Even if Milton taxpayers cough up the money, approval to build must come from the Minister of Health & Long Term care. But, approvals are not going forward despite Milton being the fastest growing municipality with all the associated pressures of growth. I won’t get into the double taxation issue - that’s the topic of another blog: http://janmowbrayblog.blogspot.com/2010/05/milton-hospital-expansion.html

1 comment:

  1. I received the following note from a person who was involved in the beginning of LHINs and who also participated with me in the Women's Health Strategy session...

    You have done a super job on the meeting, involving input from such a broad-based group. I found it very refreshing and honestly open and productive. I felt something practical might come out of this group who seemed very sincere. Your points made may enlighten.
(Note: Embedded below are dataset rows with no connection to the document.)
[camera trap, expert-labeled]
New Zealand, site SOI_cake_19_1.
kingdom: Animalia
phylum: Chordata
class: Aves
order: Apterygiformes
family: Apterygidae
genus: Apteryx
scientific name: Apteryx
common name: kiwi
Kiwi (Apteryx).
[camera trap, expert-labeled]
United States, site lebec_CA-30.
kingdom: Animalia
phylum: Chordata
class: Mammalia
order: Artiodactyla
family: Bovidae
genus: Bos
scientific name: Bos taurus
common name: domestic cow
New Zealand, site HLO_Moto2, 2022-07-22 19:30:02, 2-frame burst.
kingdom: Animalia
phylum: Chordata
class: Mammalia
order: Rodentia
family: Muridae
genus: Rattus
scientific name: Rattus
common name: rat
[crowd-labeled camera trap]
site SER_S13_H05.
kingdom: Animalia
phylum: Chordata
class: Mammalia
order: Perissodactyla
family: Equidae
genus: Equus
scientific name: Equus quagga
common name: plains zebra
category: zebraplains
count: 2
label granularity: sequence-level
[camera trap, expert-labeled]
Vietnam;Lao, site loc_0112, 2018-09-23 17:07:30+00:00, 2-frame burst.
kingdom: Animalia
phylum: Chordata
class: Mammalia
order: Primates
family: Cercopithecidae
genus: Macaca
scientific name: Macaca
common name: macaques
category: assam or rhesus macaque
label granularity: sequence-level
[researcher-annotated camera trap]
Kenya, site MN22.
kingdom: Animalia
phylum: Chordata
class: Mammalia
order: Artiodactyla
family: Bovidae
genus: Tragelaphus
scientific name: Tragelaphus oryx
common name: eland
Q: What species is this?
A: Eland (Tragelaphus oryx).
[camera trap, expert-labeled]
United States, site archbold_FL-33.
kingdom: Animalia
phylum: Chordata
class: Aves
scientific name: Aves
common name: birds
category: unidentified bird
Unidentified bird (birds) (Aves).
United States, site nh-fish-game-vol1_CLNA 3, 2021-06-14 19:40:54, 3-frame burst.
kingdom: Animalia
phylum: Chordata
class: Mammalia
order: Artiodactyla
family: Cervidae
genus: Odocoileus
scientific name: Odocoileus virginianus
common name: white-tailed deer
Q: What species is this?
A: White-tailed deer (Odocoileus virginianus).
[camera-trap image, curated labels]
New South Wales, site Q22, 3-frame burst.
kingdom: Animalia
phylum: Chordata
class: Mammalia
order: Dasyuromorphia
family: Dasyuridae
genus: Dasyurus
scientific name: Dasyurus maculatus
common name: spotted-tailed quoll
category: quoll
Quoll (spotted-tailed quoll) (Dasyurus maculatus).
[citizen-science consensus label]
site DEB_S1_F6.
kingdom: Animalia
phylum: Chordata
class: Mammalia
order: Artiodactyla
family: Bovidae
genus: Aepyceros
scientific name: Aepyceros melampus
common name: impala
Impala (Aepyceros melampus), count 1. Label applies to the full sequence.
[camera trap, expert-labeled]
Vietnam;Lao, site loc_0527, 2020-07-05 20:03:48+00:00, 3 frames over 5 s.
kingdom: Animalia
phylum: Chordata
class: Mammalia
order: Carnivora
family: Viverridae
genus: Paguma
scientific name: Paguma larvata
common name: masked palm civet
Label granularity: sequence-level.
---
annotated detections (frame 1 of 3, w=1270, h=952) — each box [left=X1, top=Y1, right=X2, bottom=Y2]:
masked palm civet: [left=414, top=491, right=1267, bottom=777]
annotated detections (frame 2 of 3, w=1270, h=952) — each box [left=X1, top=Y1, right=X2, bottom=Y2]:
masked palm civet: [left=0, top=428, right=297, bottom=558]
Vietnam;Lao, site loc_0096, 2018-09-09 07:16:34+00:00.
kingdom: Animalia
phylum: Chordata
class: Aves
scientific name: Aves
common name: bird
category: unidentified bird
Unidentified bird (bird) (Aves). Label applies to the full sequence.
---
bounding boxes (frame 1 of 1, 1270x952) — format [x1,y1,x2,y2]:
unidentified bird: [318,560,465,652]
    Our hospitals seem to focus on centralized services, when we used to try to have local services, as much as was possible. Is this a good idea and will Milton become less able to provide coverage for our needs as a population of 90,000 and growing? Do we have a local health council in Milton who look into what we should be having to serve our community? Or do we count on the Region or Oakville hospital for our local planning?

    Dialysis, a Hospice, physio covered by OHIP as it used to be, are all questions needing to be addressed. Wellness is all a part of this need.

    Those who work at our hospital have comments about Milton being less than it should be, or has been, a squished filling in the middle of an Oakville-Georgetown sandwich! An honest open discussion with staff and volunteers would be so refreshing!

    An American firm established the geography for the LHINs and put Burlington in with Hamilton because of McMaster and other Hamilton connections. If they combined LHINs, Hamilton Niagara Haldimand and Brant could be a good arrangement for keeping Halton together. We fought for Burlington but could not change anything with the Ministry.

    There might be a smaller number of LHINs in the future, I have been told.
    Look into the new changes in LTC placement rules from July 1st, from the Ministry. Many may be upset! For years we tried to keep couples/family members together and had financial supports in place for those who needed them. Rules are changing.